A settant’anni dalla tragedia di Marcinelle, Augusta rende omaggio a uno dei suoi figli con l’inaugurazione di una stele dedicata a Sebastiano Campisi, nato in città il 3 settembre 1915 e tra le vittime del disastro minerario avvenuto l’8 agosto 1956 nella miniera di Bois du Cazier, in Belgio.
La cerimonia si svolgerà oggi 4 agosto alle 19.30 nella riqualificata piazza Sacro Cuore, quartiere in cui Campisi visse, alla presenza dei suoi figli e dei familiari. Al termine sarà deposta una corona in memoria di tutte le vittime del lavoro.
“La tragedia di Marcinelle resta una delle pagine più drammatiche dell’emigrazione italiana. L’incidente, verificatosi alle 18.15 dell’8 agosto 1956, provocò la morte di 262 minatori, soffocati dal fumo e dai gas tossici o uccisi dalle ustioni. Tra loro vi erano 136 italiani, cinque dei quali siciliani” ricorda l’assessore alla Cultura, Giuseppe Carrabino.

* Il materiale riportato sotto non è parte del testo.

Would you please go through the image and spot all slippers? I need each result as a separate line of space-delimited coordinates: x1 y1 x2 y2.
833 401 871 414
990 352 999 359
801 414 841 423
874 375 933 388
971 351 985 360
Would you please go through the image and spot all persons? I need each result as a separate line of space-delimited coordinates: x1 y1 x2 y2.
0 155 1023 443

L’origine del disastro fu un errore nell’azionamento di un montacarichi che urtò una trave d’acciaio, tranciando un cavo dell’alta tensione, una conduttura dell’olio e un tubo dell’aria compressa.
Le scintille generate dal corto circuito innescarono un incendio che si propagò rapidamente lungo il pozzo e nelle gallerie della miniera, intrappolando centinaia di lavoratori a oltre mille metri di profondità. Solo dodici minatori riuscirono a salvarsi.
Dal 2001 l’8 agosto è stato istituito come Giornata nazionale del sacrificio del lavoro italiano nel mondo, proprio in memoria delle vittime di Marcinelle e di tutti gli emigrati che hanno pagato con la vita il prezzo del lavoro.
La stele commemorativa, progettata dall’assessore Giuseppe Carrabino, è stata realizzata dalla ditta Marmi di Antonello Cavallaro su un testo di Giuseppe Daidone. L’opera richiama simbolicamente la profondità della miniera attraverso una cavità stilizzata.
«Si tratta di una cavità stilizzata che rammenta la profondità della miniera dove è avvenuta la tragedia – spiega l’assessore Carrabino – un luogo divenuto simbolo della manodopera italiana impiegata in Belgio nell’ambito degli accordi stipulati tra i due Stati».
La scelta di collocare la stele nel quartiere dove visse Sebastiano Campisi vuole rafforzare il legame tra la memoria del territorio e quella delle donne e degli uomini che ne hanno costruito la storia, trasformando il ricordo in un elemento di identità collettiva.
L’inaugurazione rappresenta anche il momento conclusivo di un importante percorso di riqualificazione urbana della piazza Sacro Cuore, reso possibile grazie alla collaborazione tra il Comune di Augusta, guidato dal sindaco Giuseppe Di Mare, la Prefettura di Siracusa, l’Istituto Autonomo Case Popolari e l’Agenzia nazionale per l’amministrazione e la destinazione dei beni sequestrati e confiscati alla criminalità organizzata.
Determinante è stato il contributo di Santi Cutrali, avvocato di Carmelo Bramato, dirigente del settore Lavori pubblici del Comune di Augusta e dell’ingegnere La Spina, oltre al costante lavoro del Comando di Polizia Locale. Un ruolo significativo è stato svolto dall’ispettore capo Fabrizio Macaluso, che dal 2015 ha seguito tutte le delicate fasi del procedimento, dalla confisca alla demolizione delle strutture abusive, in stretta collaborazione con l’Agenzia nazionale.
Con questa iniziativa Augusta rinnova il ricordo di Sebastiano Campisi e di tutte le vittime di Marcinelle, mantenendo viva la memoria del sacrificio di migliaia di emigrati italiani che lasciarono la propria terra in cerca di un futuro migliore, spesso pagando con la vita il prezzo della speranza.